▶ [Deskripsi Tugas]: Tuliskan semua rujukan ayat Alkitab yang dicantumkan dalam teks tentang ketakjuban Petrus di bawah ini, sesuai urutan kemunculannya.

▶ [Teks yang Diberikan]:
Bisa jadi ketakjuban Petrus dan dua temannya adalah prasangka kognitif dalam titik buta. Mereka begitu takjub melihat Sang Guru berubah rupa. "Lalu Yesus berubah rupa di depan mata mereka, dan pakaian-Nya sangat putih berkilat-kilat " (Markus 9:2b-3a) ditambah dua orang tokoh Perjanjian Lama yang sangat dihormati; Musa dan Elia hadir berbincang-bincang dengan Guru mereka, makin lengkaplah keterpesonaan mereka. Dalam ketakjuban yang tiada tara menyaksikan peristiwa itu, Petrus berkata kepada Yesus, "Rabi, betapa bahagianya kami berada di tempat ini. Baiklah kami dirikan tiga kemah, satu untuk Engkau, satu untuk Musa dan satu untuk Elia." (Markus 9:5). Ini makin menegaskan bahwa Petrus sedang masuk dalam wilayah "titik buta: prasangka kognitif". Petrus sebenarnya tidak tahu dengan apa yang dikatakannya itu (Markus 9:6).

▶ [Baris Tersimpan]:

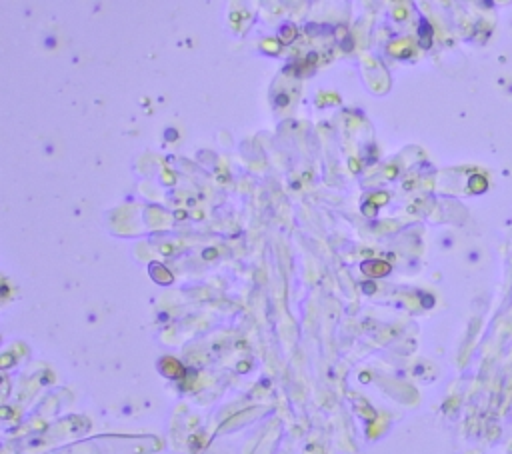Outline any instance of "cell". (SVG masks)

---

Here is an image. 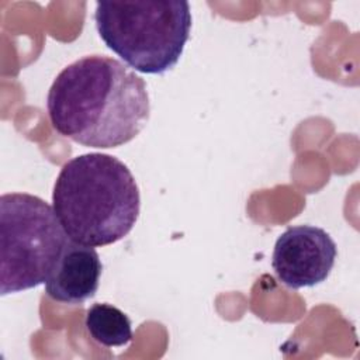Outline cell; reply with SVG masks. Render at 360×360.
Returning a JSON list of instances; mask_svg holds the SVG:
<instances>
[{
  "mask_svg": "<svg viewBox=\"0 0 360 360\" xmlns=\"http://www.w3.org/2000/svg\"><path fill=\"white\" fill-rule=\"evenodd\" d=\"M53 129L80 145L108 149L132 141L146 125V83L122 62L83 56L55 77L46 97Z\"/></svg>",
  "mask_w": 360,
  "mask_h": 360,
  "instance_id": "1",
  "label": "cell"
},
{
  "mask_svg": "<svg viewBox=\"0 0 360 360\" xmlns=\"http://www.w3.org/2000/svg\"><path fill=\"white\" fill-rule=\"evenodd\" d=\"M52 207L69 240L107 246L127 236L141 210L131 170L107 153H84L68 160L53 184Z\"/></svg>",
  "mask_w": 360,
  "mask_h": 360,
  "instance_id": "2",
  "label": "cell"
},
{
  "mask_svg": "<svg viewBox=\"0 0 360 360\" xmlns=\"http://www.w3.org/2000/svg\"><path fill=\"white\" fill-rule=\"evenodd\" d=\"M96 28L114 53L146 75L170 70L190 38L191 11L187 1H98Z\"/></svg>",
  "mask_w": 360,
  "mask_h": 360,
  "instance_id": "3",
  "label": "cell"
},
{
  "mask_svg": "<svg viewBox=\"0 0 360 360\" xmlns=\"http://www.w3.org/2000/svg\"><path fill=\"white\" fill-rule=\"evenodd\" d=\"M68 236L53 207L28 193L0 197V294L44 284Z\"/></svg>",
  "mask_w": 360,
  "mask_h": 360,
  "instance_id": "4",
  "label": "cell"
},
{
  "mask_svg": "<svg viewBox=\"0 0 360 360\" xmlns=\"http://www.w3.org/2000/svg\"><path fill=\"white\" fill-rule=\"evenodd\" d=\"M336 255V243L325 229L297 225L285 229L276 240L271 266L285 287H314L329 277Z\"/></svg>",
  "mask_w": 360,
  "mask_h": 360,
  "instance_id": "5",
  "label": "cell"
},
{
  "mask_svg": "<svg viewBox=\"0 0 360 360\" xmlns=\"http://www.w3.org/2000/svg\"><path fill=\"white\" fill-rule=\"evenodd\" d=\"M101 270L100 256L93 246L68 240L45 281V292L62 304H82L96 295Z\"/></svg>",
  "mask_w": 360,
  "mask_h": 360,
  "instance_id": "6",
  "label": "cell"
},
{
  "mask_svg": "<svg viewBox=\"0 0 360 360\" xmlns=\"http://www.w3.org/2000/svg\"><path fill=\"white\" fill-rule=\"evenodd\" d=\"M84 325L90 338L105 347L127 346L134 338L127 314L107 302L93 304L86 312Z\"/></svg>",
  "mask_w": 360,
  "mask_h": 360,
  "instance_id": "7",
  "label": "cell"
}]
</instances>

▶ [Hasil Tugas]: Markus 9:2b-3a; Markus 9:5; Markus 9:6